Help with implemting phonetic algorithm

  • Please consider the following example:

    create table #Names (Forename nvarchar(50), Surname nvarchar(50), PhoneticNameKey nvarchar(20))

    insert into #Names(Forename, Surname)

    select 'JOSE', 'ANTINORI'

    select * from #Names

    ;with cte as

    (

    select

    substring(Surname, 1, 1) as Chars,

    stuff(Surname, 1, 1, '') as Surname,

    1 as RowID

    from #Names

    union all

    select

    substring(Surname, 1, 1) as Chars,

    stuff(Surname, 1, 1, '') as data,

    RowID + 1 as RowID

    from cte

    where len(Surname) > 0

    )

    select RowID, Chars into #StringInTable

    from cte

    order by RowID

    select * from #StringInTable

    The idea here is to perform a series of replaces on the characters to produce a phonetic key. So I started off with something like this:

    select case chars

    when 'A' then 'y'

    when 'B' then 'b'

    when 'C' then 'k'

    when 'D' then 'd'

    when 'E' then 'y'

    when 'F' then 'f'

    when 'G' then 'g'

    when 'H' then 'h'

    when 'I' then 'y'

    when 'J' then 'j'

    when 'K' then 'k' -- but if K is followed by N then should become n

    when 'L' then 'l'

    when 'M' then 'm'

    when 'N' then 'n' -- if N is followed by I or T then set to m

    when 'O' then 'y'

    end

    from #StringInTable

    But as you can see, for some characters, I need to check the next character to decide on the phonetic character to use.

    Can someone help me with this?

    Thanks in advance.

Exercise data:
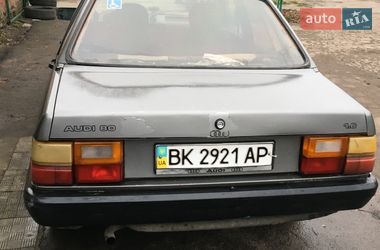 Седан Audi 80 1986 в Рівному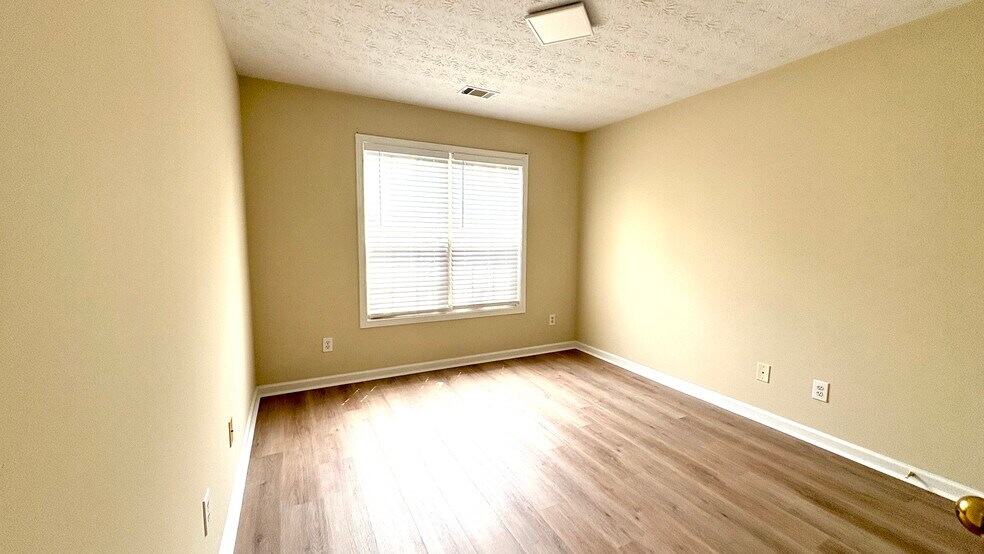 Building Photo - 2336 Pettit Dr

What this task involves:
Repeat verbatim the stretch of the phonetic algorithm thread from "when 'O' then" through "Thanks in advance.". Draw only on the phonetic algorithm thread and leave the listing aside.

Expected output:
when 'O' then 'y'

    end

    from #StringInTable

    But as you can see, for some characters, I need to check the next character to decide on the phonetic character to use.

    Can someone help me with this?

    Thanks in advance.